──────── GIVEN TEXT ────────

In case the disappearing animals, towns running dry, sinking land and empty waterways didn't hammer home the severity of California's worst drought on record, NASA produced a series of images that show just how much water the state has lost in the last decade-plus.

Theside-by-side satellite image comparison taken by satellites from NASA's Gravity Recovery and Climate Experiment (GRACE) show total water loss across California over a 12 year period from June 2002 to June 2014. The color palette ranges from green to red, with red values representing the greatest total water loss during the 12 year span.

Deep reds stretch across California's Sacramento and San Joaquin rivers basins, where more than 4 trillion gallons of water is being lost on an annual basis as the drought deepens, NASA notes.

Significant snowfall accumulations in the Sierra Nevada Mountain Range are needed in the coming months if California is to recover from the drought. As weather.com senior meteorologist Jon Erdman reports, 75 percent of all of the West's freshwater comes from snowmelt, not rain.

──────── DATA ────────

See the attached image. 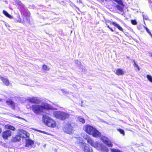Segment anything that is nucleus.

────────

Reproduce everything from "Theside-by-side satellite image" down to "12 year span." in the passage on California's drought. The data that precede this can be set aside.

Theside-by-side satellite image comparison taken by satellites from NASA's Gravity Recovery and Climate Experiment (GRACE) show total water loss across California over a 12 year period from June 2002 to June 2014. The color palette ranges from green to red, with red values representing the greatest total water loss during the 12 year span.